Depuis le début de l'internet et l'avènement de la vente en ligne, vous et moi avons rencontré, à de nombreuses occasions, erreurs et moultes difficultés lors de notre parcours sur les sites e-commerce que nous fréquentons. Qui n'a pas été sur un site d'enchères ou de vente privée et qui au moment de la validation finale a vu apparaître une erreur, soit dans le contenu de la commande, soit au niveau du coupon de réduction, ou encore que le panier était vide, sans mentionner les erreurs logicielles que nous ignorons ou ne maitrisons pas. Le parcours client sur un site internet s'avère, en réalité, un puit sans fond de points de rupture potentiels.
Parlons-en des points de ruptures !
Le Customer Experience Management s'attèle notamment à détecter les points faibles du parcours qui peuvent provoquer un départ du site, du magasin, du service client etc. C'est à travers le mapping du parcours qu'on peut travailler à anticiper et prévoir, a minima, ces points délicats.
En E-commerce, les spécialistes du tunnel d'achat s'évertuent, avec plus ou moins de génie, à nous amener le plus loin possible sur le site dans le but de nous faire acquérir un bien, service ou information. Seulement lorsque l'expérience côté client ne va pas à son terme et que les taux d'acquisition et de conversion chutent, il devient délicat de diagnostiquer avec précision les raisons de l'échec. Si c'est un échec unique lié à un bug de la plateforme, le préjudice est faible. Mais si cet échec se renouvelle 100 fois dans la journée, ou 10 000 fois dans l'année… le manque à gagner devient immense.
Quelles pratiques ?
Alors comment fait-on pour savoir qu'il y a une rupture dans le tunnel d'achat ? il y a peu de solutions et pratiques 100% efficaces pour détecter les erreurs et surtout leur origine. Avant tout il faut savoir qu'il y a une erreur ou un évènement anormal !
Combien de sites sont réellement équipés pour analyser ces évènements ? Une des manières de procéder consiste à etudier les backlogs d'erreurs survenues, seulement ça n'apporte que peu d'informations sur le déroulement et le chemin qui a mené à l'erreur. Ce sont en plus des erreurs que l'on analyse que tardivement. On ne peut pas non plus savoir s'il y a un champ qui a été mal rempli ? Y a-t-il une difficulté particulière pour comprendre le site ou sa navigation ? Est-ce vraiment du côté utilisateur que cela se passe ? Tout ça n'est valable qu'en comptant sur la vigilance et la maitrise parfaite du parcours.
Et ça ne suffit pas toujours ! il en résulte que les erreurs sont diagnostiquées tardivement, soit par supputation ou extrapolation. Pourquoi ? Ma position ne vous surprendra pas : la navigation et l'expérience ne sont pas vécues et vues du point de vue du client.
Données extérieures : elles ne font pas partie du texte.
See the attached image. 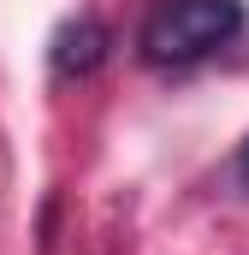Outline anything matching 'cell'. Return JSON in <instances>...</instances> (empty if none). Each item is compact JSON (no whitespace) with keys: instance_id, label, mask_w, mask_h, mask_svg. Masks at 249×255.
<instances>
[{"instance_id":"cell-1","label":"cell","mask_w":249,"mask_h":255,"mask_svg":"<svg viewBox=\"0 0 249 255\" xmlns=\"http://www.w3.org/2000/svg\"><path fill=\"white\" fill-rule=\"evenodd\" d=\"M249 12L244 0H160L142 30H136V48L148 65H196L220 48H232L244 36Z\"/></svg>"},{"instance_id":"cell-2","label":"cell","mask_w":249,"mask_h":255,"mask_svg":"<svg viewBox=\"0 0 249 255\" xmlns=\"http://www.w3.org/2000/svg\"><path fill=\"white\" fill-rule=\"evenodd\" d=\"M107 48H113V30H107L101 18L77 12V18H65L60 30H54L48 60H54L60 77H89V71H101V65H107Z\"/></svg>"},{"instance_id":"cell-3","label":"cell","mask_w":249,"mask_h":255,"mask_svg":"<svg viewBox=\"0 0 249 255\" xmlns=\"http://www.w3.org/2000/svg\"><path fill=\"white\" fill-rule=\"evenodd\" d=\"M238 178H244V184H249V142H244V148H238Z\"/></svg>"}]
</instances>
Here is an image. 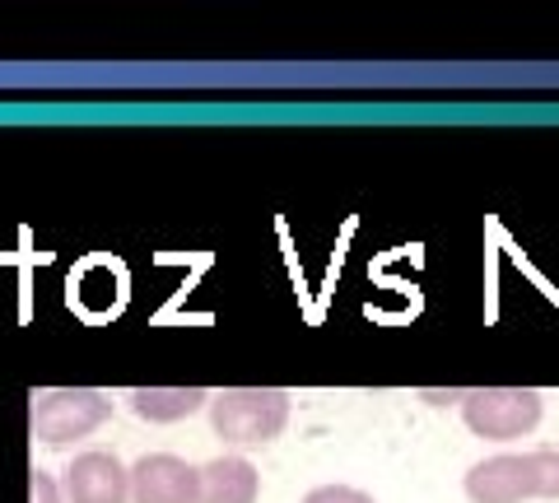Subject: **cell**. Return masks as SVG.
Returning <instances> with one entry per match:
<instances>
[{
    "label": "cell",
    "mask_w": 559,
    "mask_h": 503,
    "mask_svg": "<svg viewBox=\"0 0 559 503\" xmlns=\"http://www.w3.org/2000/svg\"><path fill=\"white\" fill-rule=\"evenodd\" d=\"M462 420L476 439L513 443L540 424V392L536 387H476L462 396Z\"/></svg>",
    "instance_id": "obj_4"
},
{
    "label": "cell",
    "mask_w": 559,
    "mask_h": 503,
    "mask_svg": "<svg viewBox=\"0 0 559 503\" xmlns=\"http://www.w3.org/2000/svg\"><path fill=\"white\" fill-rule=\"evenodd\" d=\"M304 503H373V494L355 490V484H318L304 494Z\"/></svg>",
    "instance_id": "obj_9"
},
{
    "label": "cell",
    "mask_w": 559,
    "mask_h": 503,
    "mask_svg": "<svg viewBox=\"0 0 559 503\" xmlns=\"http://www.w3.org/2000/svg\"><path fill=\"white\" fill-rule=\"evenodd\" d=\"M28 503H66L57 476L43 471V466H33V471H28Z\"/></svg>",
    "instance_id": "obj_10"
},
{
    "label": "cell",
    "mask_w": 559,
    "mask_h": 503,
    "mask_svg": "<svg viewBox=\"0 0 559 503\" xmlns=\"http://www.w3.org/2000/svg\"><path fill=\"white\" fill-rule=\"evenodd\" d=\"M61 494L66 503H131V471L117 462V453L90 447L66 466Z\"/></svg>",
    "instance_id": "obj_6"
},
{
    "label": "cell",
    "mask_w": 559,
    "mask_h": 503,
    "mask_svg": "<svg viewBox=\"0 0 559 503\" xmlns=\"http://www.w3.org/2000/svg\"><path fill=\"white\" fill-rule=\"evenodd\" d=\"M261 476L242 453H224L201 466V503H257Z\"/></svg>",
    "instance_id": "obj_7"
},
{
    "label": "cell",
    "mask_w": 559,
    "mask_h": 503,
    "mask_svg": "<svg viewBox=\"0 0 559 503\" xmlns=\"http://www.w3.org/2000/svg\"><path fill=\"white\" fill-rule=\"evenodd\" d=\"M210 429L229 447H266L289 424L285 387H224L210 396Z\"/></svg>",
    "instance_id": "obj_2"
},
{
    "label": "cell",
    "mask_w": 559,
    "mask_h": 503,
    "mask_svg": "<svg viewBox=\"0 0 559 503\" xmlns=\"http://www.w3.org/2000/svg\"><path fill=\"white\" fill-rule=\"evenodd\" d=\"M201 406H210V392L201 387H135L131 392V410L150 424H173L197 415Z\"/></svg>",
    "instance_id": "obj_8"
},
{
    "label": "cell",
    "mask_w": 559,
    "mask_h": 503,
    "mask_svg": "<svg viewBox=\"0 0 559 503\" xmlns=\"http://www.w3.org/2000/svg\"><path fill=\"white\" fill-rule=\"evenodd\" d=\"M112 415L108 392L98 387H51L33 396V439L47 447H66L90 433Z\"/></svg>",
    "instance_id": "obj_3"
},
{
    "label": "cell",
    "mask_w": 559,
    "mask_h": 503,
    "mask_svg": "<svg viewBox=\"0 0 559 503\" xmlns=\"http://www.w3.org/2000/svg\"><path fill=\"white\" fill-rule=\"evenodd\" d=\"M471 503H527L559 499V447H532V453H499L466 471Z\"/></svg>",
    "instance_id": "obj_1"
},
{
    "label": "cell",
    "mask_w": 559,
    "mask_h": 503,
    "mask_svg": "<svg viewBox=\"0 0 559 503\" xmlns=\"http://www.w3.org/2000/svg\"><path fill=\"white\" fill-rule=\"evenodd\" d=\"M131 503H201V466L173 453H145L131 466Z\"/></svg>",
    "instance_id": "obj_5"
}]
</instances>
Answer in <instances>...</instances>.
C'est une règle d'or : on construit le parcours du point de vue du client, pour anticiper les risques de rupture. C'est aussi ça le Customer Experience Management. Le Journey Mapping fonctionne quel que soit la canal mais aussi à travers les canaux.
Quelles solutions ? En premier lieu : voir le monde avec les yeux du client.
Mais comment faire ? il faut partir des personae et concevoir des sites e-commerces adaptés à vos clients, puis mettre en place les dispositifs de suivi et d'accompagnement du client pour s'assurer d'une relation optimale. Mais l'on peut aller plus loin.
L'avantage d'être à l'écoute d'une tendance innovante est de découvrir toutes les semaines des solutions, entreprises, cabinets qui vont dans le même sens que vous et qui veulent démontrer la valeur de leurs actions et solutions. C'est ainsi que j'ai croisé Tealeaf.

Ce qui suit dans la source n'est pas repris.